Upsert and Delete Use Case

This use case builds on the AWS S3 to Athena Simple Use Case. Upsolver ingests raw data. You can upsert or delete events in the data lake when compaction takes place. This is done by adding an upsert key (and a delete key).

Upserts: When compaction takes place, only the last events per upsert key are kept. The upsert is the identifier of each row that is updated, for example, if you wanted to keep only the latest event per host, add the host field as the UPSERT KEY.
Deletions: When compaction takes place, events marked for deletion based on the delete key are deleted. To delete data from the data lake, you must have a Boolean field which indicates when an event must be deleted. When this IS DELETE KEY field is true, the event is deleted.

If you do not have a field in the source data, create one using an enrichment function which returns a Boolean value. For example, to delete all records which arrived before a specific date (in Epoch seconds), use the LESS_THAN enrichment function to create the Boolean field, and then use it as the IS DELETE FIELD.
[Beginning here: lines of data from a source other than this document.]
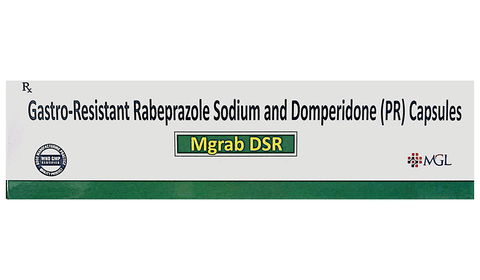 Mgrab DSR Capsule image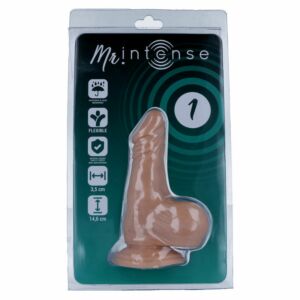Pene Realista Intenso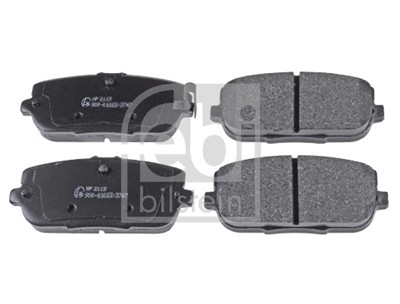 FEBI BILSTEIN 116386 Číslo výrobce: D1180-8296. EAN: 4054224163863.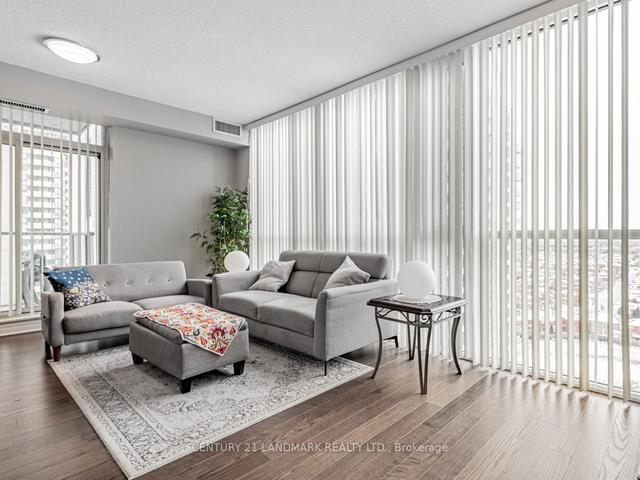 1606 - 339 Rathburn Road West Rd W, Condo with 2 bedrooms, 2 bathrooms and 1 parking in Mississauga ON | Image 4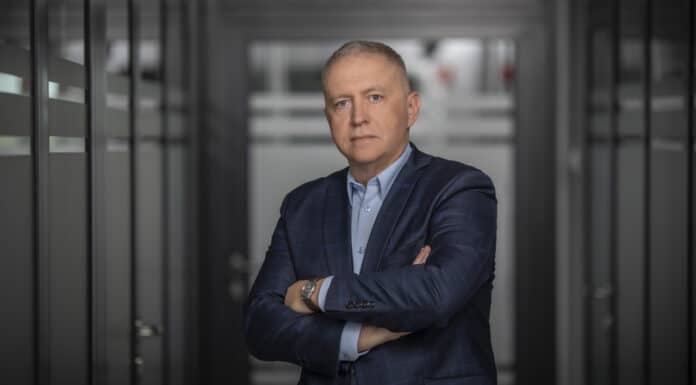 Grzegorz Łajca, Prezes Zarządu Grupy Akomex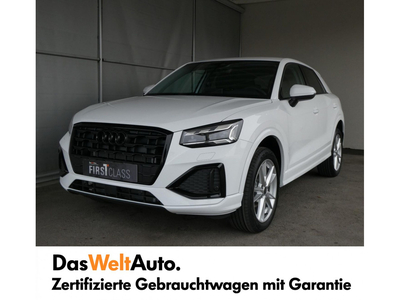 Audi Q2 30 TDI admired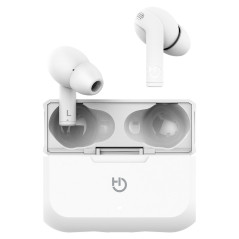 Hiditec FENIX Auricolare True Wireless Stereo (TWS) In-ear Musica e Chiamate Bluetooth Bianco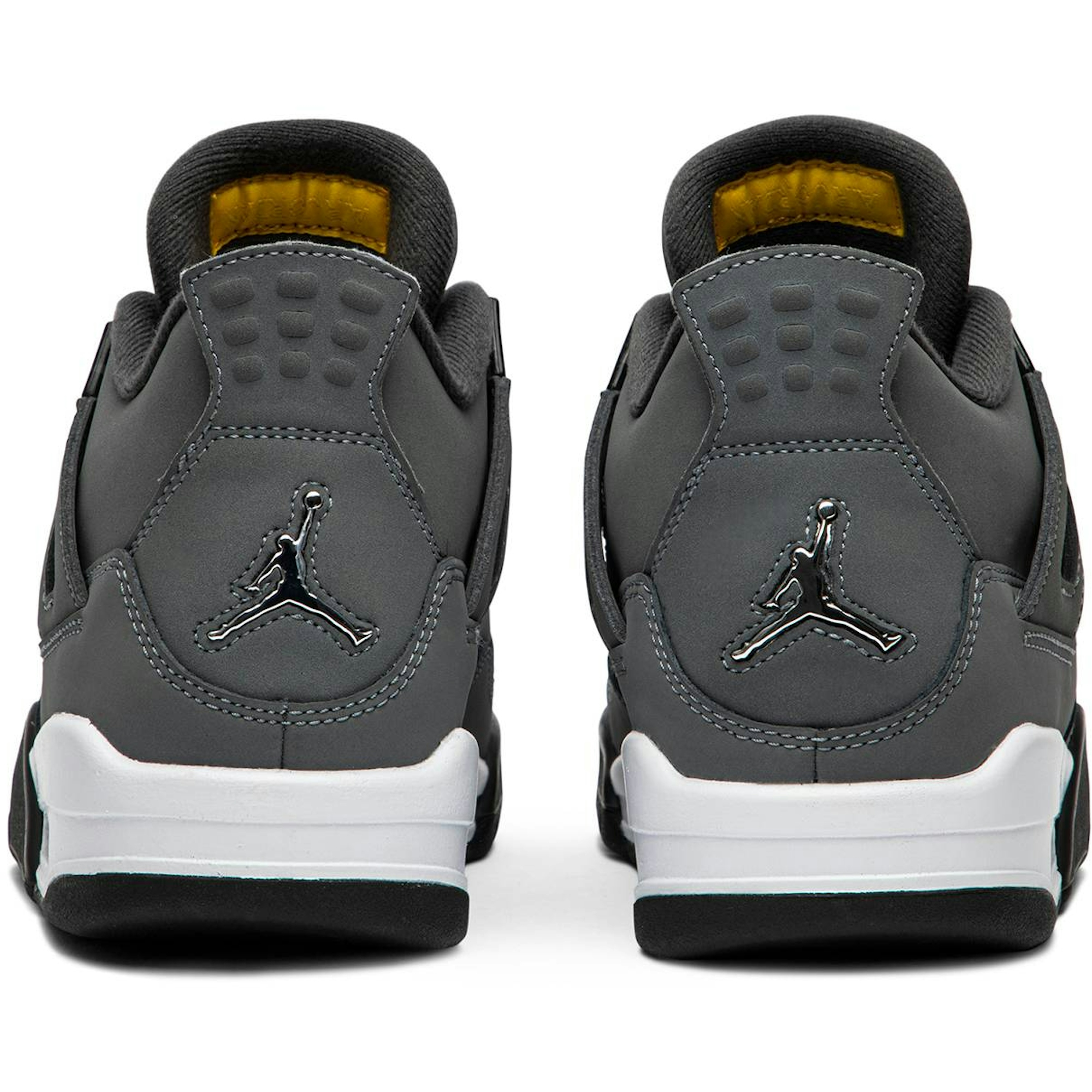 (GS) Air Jordan 4 Retro 2019 ‘Cool Grey’ 408452-007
Required Level of Expertise

Intermediate

To add upsert and delete keys:

1. Open the simple use case output.
2. Click UPSERT KEY and select the required field for upserts.
3. Click SQL. In Transform with SQL the upsert key appears as

REPLACE ON DUPLICATE <UPSERT KEY> after the SELECT statement.

4. Click UI.
5. Click IS DELETE FIELD and select one of the Boolean fields for deletion.
6. Run the output. See Running an Output.The table is created in Athena.
7. When the output is RUNNING, select the PROPERTIES tab.
8. To view the data in Athena, click Go to AWS Athena Console. Data arrives within a couple of minutes.